### [Qué se pide]
(1) Resume en menos palabras el párrafo del texto sobre el exilio que empieza con «Este texto no nace desde los libros», sin perder sus datos principales.
(2) Prosigue el texto sobre el exilio a partir de su última oración.

### [Fragmento del documento]

+===+

Nunca imaginé que una clase de maestría me haría llorar. Estaba sentada frente a la pantalla, en la Universidad para la Paz, leyendo sobre algo que llamaban “imaginación moral”, cuando de pronto sentí un nudo en la garganta. No era solo teoría. Era como si alguien me estuviera hablando directamente, dándome permiso para nombrar lo que llevaba tanto tiempo intentando esconder: el dolor del exilio, la rabia contenida, la soledad profunda, pero también ese deseo terco de seguir creyendo que algo mejor es posible.
Este texto no nace desde los libros, aunque los libros lo alumbraron. Nace desde el cuerpo. Desde el temblor con el que llegué a Costa Rica en julio de 2018, con la ropa empapada de miedo y el corazón desgarrado por dejarlo todo atrás. Desde esa herida abierta que muchas llevamos en silencio. Aquí escribo como mujer refugiada, migrante, periodista y sobreviviente. Pero sobre todo, escribo como una más entre miles de nicaragüenses. Una que, como tantas, ha buscado sentido entre la rabia y el amor, entre la pérdida y la posibilidad.

+===+

### [Los datos]

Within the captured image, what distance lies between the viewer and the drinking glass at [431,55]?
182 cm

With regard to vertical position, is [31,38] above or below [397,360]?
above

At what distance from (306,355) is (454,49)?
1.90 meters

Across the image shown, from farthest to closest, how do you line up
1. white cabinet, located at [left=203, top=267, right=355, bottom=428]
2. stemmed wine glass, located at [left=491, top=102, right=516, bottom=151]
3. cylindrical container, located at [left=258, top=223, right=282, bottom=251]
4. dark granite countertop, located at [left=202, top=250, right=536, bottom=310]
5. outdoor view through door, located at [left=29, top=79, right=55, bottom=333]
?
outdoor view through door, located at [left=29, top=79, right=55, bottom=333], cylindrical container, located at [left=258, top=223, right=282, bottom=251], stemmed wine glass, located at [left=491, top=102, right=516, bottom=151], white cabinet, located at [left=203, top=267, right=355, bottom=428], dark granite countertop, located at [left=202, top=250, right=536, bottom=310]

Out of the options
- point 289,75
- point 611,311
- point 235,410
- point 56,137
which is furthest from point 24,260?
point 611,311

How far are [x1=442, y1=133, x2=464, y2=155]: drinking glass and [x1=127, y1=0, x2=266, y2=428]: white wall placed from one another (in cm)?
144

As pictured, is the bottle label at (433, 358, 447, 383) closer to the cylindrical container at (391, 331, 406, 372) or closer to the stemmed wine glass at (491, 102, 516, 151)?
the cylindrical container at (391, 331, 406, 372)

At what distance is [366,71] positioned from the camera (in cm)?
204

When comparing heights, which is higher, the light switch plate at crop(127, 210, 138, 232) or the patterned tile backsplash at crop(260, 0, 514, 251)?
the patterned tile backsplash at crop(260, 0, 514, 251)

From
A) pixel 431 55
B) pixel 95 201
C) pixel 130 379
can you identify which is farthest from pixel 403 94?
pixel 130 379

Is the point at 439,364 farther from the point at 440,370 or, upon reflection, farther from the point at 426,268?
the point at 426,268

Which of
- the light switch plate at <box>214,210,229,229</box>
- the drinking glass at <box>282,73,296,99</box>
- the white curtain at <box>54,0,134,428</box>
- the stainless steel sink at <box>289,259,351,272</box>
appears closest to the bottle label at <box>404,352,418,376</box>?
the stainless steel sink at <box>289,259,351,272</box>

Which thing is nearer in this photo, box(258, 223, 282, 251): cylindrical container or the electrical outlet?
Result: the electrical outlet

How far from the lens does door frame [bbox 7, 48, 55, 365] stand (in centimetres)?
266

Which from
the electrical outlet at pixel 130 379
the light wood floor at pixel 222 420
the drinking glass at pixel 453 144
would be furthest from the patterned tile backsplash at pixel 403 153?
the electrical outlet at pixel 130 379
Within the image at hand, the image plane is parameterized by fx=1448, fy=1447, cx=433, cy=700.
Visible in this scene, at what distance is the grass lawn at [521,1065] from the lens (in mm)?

+===+

### [Respuestas por tarea]
(1) El texto surge del cuerpo y de la experiencia vivida, no de los libros, aunque estos lo iluminaron. Quien escribe llegó a Costa Rica en julio de 2018 con miedo y el corazón roto por dejarlo todo atrás. Lo hace como mujer refugiada, migrante, periodista y sobreviviente. Sobre todo, escribe como una nicaragüense más entre miles que busca sentido entre la rabia y el amor, entre la pérdida y la posibilidad.

(2)
Mi descontento con la mala gobernanza en Nicaragua estalló la tarde del 18 de abril de 2018, pero venía gestándose desde mucho antes. Era el hartazgo de vivir bajo un régimen que disfrazaba el autoritarismo con discursos vacíos; la rabia contenida al ver cómo se estrechaban cada vez más los márgenes para disentir, cómo se perseguía a quienes pensaban distinto, cómo se normalizaban la corrupción, el tráfico de influencias y las múltiples formas de injusticia.
Fue ese desconcierto sostenido, esa acumulación de silencios impuestos y abusos cotidianos, lo que me llevó a la calle el día que vi a la Policía golpear brutalmente a personas mayores por atreverse a protestar. Fue la indignación profunda de comprender que no podíamos seguir callando ante tanto atropello.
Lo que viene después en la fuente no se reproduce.